One thing that becomes obvious during ultrasound assessment is that the scalp is not uniform.

Different scalp regions naturally vary in:

  • thickness

  • tissue density

  • mobility

  • vascularity

  • follicle depth

For example, the scalp at the temples is different in nature from the scalp at the crown or occipital region.

This is normal anatomy.

But it may also have implications for how we understand hair loss and how certain treatments are planned.


Why I use ultrasound in alopecia assessment

I use ultra high-frequency scalp ultrasound because I believe it may provide additional anatomical information beyond visual examination alone.


Depending on the situation, ultrasound may help assess:

  • scalp tissue thickness

  • follicle depth

  • vascular structures

  • variation between scalp regions

  • procedural planning for regenerative treatments


At Growth Factor Hair Clinic we use the Clarius L20 ultrasound. A small amount of ultrasound gel is applied to your scalp, then the ultrasound device held gently over it for a number of sites on your scalp. I do this quickly and save your images into your digital clinical record for later viewing and assessment. I have almost twenty years experience using ultrasound, which I rely on to interpret your images.


Ultrasound and PRP treatment planning

One area where I find scalp ultrasound particularly useful is for platelet-rich plasma (PRP) treatment planning.


In clinical practice, ideal injection depth of PRP varies

  • between patients

  • between scalp regions

  • or between different hair-loss patterns


Ultrasound helps me visualise scalp anatomy and tissue depth during assessment and procedural planning.

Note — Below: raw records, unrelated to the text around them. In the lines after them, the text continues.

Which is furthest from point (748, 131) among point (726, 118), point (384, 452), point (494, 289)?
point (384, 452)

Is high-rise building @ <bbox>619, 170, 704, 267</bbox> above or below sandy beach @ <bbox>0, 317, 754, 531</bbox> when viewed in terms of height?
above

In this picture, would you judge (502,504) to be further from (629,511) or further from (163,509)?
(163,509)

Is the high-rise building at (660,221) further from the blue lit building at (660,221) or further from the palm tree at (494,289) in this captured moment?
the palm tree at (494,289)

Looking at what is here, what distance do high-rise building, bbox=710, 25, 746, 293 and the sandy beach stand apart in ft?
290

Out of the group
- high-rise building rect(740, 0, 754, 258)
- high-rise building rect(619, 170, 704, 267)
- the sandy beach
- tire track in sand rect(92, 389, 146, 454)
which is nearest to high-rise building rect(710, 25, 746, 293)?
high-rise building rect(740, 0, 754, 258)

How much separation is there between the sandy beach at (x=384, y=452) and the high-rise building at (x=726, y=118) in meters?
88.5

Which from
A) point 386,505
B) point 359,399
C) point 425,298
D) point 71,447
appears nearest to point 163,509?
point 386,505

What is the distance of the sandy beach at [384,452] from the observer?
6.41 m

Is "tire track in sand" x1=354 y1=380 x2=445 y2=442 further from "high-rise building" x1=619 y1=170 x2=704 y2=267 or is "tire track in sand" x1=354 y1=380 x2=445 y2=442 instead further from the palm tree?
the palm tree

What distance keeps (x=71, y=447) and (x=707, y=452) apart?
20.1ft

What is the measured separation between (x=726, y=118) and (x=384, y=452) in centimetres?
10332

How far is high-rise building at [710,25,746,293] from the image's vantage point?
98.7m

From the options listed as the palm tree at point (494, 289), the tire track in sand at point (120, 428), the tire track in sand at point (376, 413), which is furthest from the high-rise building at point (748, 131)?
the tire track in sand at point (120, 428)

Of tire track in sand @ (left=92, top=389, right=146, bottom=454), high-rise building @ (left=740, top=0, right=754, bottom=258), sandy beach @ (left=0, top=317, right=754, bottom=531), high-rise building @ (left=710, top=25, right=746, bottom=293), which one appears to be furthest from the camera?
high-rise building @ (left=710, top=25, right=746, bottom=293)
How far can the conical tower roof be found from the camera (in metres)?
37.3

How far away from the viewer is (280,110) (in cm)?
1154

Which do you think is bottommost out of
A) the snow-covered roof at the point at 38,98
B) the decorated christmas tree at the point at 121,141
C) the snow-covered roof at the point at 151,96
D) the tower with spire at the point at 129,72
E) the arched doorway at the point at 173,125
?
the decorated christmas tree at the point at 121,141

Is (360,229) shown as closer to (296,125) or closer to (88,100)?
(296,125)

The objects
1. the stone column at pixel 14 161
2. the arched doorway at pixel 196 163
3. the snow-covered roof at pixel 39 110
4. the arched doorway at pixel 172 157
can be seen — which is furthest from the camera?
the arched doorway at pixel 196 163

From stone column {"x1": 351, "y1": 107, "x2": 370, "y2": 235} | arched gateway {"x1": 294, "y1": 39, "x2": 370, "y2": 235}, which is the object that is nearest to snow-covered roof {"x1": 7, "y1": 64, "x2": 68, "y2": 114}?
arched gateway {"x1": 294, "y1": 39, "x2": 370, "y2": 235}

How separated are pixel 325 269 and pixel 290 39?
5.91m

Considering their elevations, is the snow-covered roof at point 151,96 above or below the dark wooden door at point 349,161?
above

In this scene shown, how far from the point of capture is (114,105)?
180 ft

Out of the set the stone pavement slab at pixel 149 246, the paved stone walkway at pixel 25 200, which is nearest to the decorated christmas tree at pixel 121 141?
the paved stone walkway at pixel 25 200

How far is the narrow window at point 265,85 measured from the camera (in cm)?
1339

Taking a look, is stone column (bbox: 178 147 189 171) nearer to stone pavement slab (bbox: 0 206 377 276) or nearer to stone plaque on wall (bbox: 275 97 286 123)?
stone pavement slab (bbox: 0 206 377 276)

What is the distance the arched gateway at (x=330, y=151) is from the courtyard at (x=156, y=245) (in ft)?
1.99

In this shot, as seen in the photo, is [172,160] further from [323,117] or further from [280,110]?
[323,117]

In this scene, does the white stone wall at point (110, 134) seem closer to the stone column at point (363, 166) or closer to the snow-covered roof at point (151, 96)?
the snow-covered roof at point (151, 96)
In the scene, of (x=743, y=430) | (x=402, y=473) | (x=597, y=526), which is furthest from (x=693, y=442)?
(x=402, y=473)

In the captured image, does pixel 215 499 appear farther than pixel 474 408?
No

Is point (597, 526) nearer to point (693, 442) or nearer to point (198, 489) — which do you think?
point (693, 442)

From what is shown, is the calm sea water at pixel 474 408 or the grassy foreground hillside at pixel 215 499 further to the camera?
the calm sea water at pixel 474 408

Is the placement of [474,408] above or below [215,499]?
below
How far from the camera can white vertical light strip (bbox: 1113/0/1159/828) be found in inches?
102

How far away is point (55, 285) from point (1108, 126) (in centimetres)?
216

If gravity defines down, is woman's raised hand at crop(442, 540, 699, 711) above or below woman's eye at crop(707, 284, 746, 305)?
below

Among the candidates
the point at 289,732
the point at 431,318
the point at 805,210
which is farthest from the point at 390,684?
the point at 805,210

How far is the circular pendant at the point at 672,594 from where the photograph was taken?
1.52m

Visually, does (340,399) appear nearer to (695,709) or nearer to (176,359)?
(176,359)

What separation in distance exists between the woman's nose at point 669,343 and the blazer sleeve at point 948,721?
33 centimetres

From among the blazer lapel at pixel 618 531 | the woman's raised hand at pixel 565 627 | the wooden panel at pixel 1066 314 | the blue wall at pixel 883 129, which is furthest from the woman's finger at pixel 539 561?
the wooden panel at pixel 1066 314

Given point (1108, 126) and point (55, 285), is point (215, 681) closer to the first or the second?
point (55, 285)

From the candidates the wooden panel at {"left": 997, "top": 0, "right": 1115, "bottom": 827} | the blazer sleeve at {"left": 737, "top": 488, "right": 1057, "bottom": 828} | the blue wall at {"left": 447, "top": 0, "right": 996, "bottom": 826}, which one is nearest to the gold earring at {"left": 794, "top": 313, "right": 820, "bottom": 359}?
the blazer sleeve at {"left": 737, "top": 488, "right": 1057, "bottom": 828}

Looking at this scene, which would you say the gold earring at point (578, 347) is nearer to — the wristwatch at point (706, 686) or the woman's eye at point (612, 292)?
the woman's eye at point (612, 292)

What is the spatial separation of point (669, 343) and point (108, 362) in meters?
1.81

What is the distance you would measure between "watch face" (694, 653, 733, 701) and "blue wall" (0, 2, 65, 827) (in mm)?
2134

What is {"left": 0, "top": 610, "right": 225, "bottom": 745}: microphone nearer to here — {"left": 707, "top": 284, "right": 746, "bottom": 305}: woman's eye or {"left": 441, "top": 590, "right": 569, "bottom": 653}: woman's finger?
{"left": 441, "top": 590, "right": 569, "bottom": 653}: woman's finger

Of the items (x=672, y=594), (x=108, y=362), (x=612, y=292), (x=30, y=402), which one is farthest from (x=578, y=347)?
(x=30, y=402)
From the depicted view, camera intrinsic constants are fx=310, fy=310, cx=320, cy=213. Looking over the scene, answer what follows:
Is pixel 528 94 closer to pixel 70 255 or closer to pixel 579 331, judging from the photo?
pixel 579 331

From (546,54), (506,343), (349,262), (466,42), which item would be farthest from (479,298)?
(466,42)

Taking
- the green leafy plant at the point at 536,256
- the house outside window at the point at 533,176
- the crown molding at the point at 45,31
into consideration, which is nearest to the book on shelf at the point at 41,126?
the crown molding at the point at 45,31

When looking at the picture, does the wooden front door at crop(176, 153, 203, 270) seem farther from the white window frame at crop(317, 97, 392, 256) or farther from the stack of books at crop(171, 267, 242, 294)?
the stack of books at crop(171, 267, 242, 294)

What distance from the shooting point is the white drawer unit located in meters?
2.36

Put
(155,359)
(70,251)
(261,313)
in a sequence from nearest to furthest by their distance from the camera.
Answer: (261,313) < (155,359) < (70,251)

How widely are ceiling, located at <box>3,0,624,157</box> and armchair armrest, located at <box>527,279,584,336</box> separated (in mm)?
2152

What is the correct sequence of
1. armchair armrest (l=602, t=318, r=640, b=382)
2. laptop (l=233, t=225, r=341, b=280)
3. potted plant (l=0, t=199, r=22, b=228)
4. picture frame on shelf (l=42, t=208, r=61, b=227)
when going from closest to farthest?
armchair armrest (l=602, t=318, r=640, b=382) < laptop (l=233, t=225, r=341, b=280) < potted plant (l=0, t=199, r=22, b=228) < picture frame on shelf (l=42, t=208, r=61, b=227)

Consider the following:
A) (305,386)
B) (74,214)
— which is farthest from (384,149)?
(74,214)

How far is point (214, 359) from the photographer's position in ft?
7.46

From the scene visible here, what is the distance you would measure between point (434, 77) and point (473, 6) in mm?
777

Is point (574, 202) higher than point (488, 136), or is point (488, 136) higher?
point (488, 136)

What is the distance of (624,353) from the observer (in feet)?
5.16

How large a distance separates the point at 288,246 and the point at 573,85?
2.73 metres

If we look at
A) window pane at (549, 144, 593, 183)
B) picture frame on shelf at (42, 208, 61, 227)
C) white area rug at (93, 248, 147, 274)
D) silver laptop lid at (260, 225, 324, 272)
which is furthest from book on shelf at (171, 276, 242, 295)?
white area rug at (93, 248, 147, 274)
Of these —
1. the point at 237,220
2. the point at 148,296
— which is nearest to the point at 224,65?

This does not mean ultrasound-guided PRP scalp treatment has been proven superior to PRP treatment without ultrasound in clinical trials.

That evidence does not yet exist to my knowledge - maybe I will perform a study on this in the future.

But I believe hair-loss medicine may increasingly move toward more anatomy-guided and personalised approaches over time.


What does the research say?

Research into scalp ultrasound is still evolving.

Recent studies have shown measurable structural differences in the scalps of people with androgenetic alopecia compared with people without hair loss, including differences in:

  • scalp thickness

  • follicle structure

  • tissue beneath the scalp

  • blood-flow signals


Researchers are increasingly exploring how imaging technologies may help improve understanding of hair-loss biology.

However, this remains an emerging field.


Important limitations

Ultra high-frequency scalp ultrasound is still relatively new within hair-loss medicine.

There are important limitations:

  • research is still developing

  • imaging interpretation requires training and experience - this has a massive impact - ultrasound interpretation skills take many years and even decades to develop fully

  • not all clinics use the same equipment


Ultrasound should be viewed as one tool within a broader clinical assessment — not a standalone answer.


The future of hair-loss medicine?

I believe imaging technologies such as ultra high-frequency ultrasound may become increasingly important in alopecia medicine over the next decade.

Not because ultrasound cures hair loss - it doesn’t.

But because it may help clinicians and researchers better understand:

  • scalp biology

  • tissue structure

  • follicle environments

  • anatomical variation

  • regenerative treatment planning


Hair-loss medicine is gradually moving beyond simply looking at the hairs themselves.

Increasingly, researchers are starting to study the scalp beneath them too.